Für mich heißt das, bei Aufnahme von 2g Al an einem einzigen Tag ist damit die duldbare Aufnahmemenge bereits für die nächsten 16 Wochen erreicht.
Die Formulierung im DAZ-Artikel ("Selbst wenn man eine Aufnahme von 2 g Aluminium pro Person und Tag zugrunde legt – was je nach Präparat und Häufigkeit der Einnahme theoretisch erreicht werden könnte –, wäre dies noch lange kein Grund zur Sorge: Die von der JECFA abgeleitete duldbare Aufnahmemenge wäre bei solch einer Tagesdosis erst nach mehr als 16 Wochen erreicht.") ist für mich eher so zu verstehen, als können man 16 Wochen lang jeden Tag 2g Al zu sich nehmen und würde dann erst die duldbare Aufnahmemenge der JECFA erreichen.

Als duldbare Aufnahmemenge der JECFA verstehe ich laut BfR-Bericht 2 mg/kg KG pro Woche; schade, dass das auch nicht im Artikel erläutert wird.

Im BfR-Bericht heißt es außerdem:
"Einen weiteren zusätzlichen Beitrag stellt die Anwendung aluminiumhaltiger Antazida dar. Entsprechend der durch die WHO angegebenen Gehalte, führt dies zu einer zusätzlichen oralen Exposition von 111 bis 173 mg pro Person pro Anwendung.
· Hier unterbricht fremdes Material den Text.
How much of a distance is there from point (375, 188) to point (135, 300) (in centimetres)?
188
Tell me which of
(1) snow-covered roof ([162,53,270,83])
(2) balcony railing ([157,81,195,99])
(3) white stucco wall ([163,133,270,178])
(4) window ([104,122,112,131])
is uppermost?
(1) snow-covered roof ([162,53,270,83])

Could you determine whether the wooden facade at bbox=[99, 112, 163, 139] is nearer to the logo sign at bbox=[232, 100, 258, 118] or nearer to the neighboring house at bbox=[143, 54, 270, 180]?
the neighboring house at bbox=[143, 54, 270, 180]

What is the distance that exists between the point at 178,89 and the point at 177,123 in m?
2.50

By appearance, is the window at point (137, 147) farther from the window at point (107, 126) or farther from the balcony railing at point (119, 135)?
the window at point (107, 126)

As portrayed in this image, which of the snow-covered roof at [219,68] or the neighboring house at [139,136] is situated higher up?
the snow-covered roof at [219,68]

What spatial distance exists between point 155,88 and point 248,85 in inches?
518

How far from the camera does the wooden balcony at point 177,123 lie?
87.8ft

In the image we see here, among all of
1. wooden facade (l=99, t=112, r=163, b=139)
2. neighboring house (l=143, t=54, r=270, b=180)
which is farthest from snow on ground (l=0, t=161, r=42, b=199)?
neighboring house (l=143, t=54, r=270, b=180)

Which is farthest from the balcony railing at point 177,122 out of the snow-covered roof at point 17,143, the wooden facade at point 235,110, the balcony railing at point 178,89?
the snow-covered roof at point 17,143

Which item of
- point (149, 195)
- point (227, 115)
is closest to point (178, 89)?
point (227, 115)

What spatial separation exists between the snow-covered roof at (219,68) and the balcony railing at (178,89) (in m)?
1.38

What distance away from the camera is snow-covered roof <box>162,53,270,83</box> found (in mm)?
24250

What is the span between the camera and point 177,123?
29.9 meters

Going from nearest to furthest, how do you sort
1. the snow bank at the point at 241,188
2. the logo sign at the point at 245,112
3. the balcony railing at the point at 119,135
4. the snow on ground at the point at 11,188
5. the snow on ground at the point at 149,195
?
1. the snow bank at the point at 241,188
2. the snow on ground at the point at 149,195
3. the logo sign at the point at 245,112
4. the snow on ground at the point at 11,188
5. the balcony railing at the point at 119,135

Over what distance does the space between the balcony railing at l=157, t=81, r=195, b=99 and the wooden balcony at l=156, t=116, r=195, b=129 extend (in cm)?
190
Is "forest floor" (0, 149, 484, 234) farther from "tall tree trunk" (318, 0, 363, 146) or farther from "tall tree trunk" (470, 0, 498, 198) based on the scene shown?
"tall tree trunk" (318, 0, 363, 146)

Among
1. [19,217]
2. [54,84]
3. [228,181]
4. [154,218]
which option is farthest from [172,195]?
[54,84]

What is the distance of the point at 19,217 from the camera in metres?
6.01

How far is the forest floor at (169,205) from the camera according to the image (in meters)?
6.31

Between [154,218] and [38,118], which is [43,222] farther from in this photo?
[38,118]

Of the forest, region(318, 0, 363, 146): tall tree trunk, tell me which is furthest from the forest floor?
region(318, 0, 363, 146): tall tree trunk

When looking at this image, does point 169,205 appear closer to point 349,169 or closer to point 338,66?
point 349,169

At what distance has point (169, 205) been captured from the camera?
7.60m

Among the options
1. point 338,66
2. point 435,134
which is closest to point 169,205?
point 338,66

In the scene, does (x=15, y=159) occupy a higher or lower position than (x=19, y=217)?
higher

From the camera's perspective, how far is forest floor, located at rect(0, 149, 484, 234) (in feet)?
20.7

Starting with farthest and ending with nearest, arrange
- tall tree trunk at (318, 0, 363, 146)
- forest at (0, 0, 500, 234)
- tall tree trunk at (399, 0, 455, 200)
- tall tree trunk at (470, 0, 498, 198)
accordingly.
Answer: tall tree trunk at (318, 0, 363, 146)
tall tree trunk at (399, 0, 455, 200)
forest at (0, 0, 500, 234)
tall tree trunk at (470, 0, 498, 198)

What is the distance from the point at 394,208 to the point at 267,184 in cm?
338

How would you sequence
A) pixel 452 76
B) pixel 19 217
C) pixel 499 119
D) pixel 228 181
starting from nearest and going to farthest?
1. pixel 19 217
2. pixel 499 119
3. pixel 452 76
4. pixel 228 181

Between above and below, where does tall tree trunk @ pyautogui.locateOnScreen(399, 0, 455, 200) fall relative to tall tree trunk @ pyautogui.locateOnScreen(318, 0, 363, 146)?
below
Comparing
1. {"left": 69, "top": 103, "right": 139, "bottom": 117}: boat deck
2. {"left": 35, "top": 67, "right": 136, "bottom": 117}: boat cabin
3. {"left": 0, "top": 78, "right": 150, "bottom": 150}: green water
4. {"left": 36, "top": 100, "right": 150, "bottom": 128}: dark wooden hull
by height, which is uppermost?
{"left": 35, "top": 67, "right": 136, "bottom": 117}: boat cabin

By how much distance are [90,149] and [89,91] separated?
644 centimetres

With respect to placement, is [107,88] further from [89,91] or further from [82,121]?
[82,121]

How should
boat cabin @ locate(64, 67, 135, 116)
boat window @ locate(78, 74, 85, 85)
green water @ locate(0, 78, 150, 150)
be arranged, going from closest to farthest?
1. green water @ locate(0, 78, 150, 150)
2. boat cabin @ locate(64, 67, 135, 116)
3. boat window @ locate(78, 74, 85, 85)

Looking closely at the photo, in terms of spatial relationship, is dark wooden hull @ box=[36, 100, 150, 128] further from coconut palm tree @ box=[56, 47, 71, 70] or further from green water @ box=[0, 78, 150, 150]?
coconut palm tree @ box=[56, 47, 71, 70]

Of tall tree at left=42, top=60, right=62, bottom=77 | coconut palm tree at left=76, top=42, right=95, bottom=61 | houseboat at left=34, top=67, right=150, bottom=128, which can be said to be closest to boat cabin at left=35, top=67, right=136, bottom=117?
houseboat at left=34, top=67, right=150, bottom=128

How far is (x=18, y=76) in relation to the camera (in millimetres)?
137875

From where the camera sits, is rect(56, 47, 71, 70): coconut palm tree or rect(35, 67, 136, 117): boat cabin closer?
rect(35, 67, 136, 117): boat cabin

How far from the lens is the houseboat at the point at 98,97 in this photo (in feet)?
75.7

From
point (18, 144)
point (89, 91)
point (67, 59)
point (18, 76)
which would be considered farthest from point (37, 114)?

Bei einer Anwendung pro Tag wäre das für einen Erwachsenen bereits ein Beitrag von 13,0 – 20,2 mg Al/kg KG/Woche. "
Die JECFA-Werte werden also weit überschritten wenn man eine Woche lang 1x täglicher Antazida Al-Antazida anwendet. Wie kommen die Autoren dieses Artikels da auf die Formulierung "noch lange kein Grund zur Sorge"?

» Auf diesen Kommentar antworten | 1 Antwort

AW: Belastung durch Antazida missverstä

von Dr. Carolin Straub, Redakteurin DAZ am 09.12.2019 um 15:13 Uhr

Sehr geehrter Herr Schmücker, vielen Dank für Ihren Kommentar: Sie haben völlig recht. Wir entschuldigen uns für diesen Irrtum. Der Fehler wurde entsprechend korrigiert.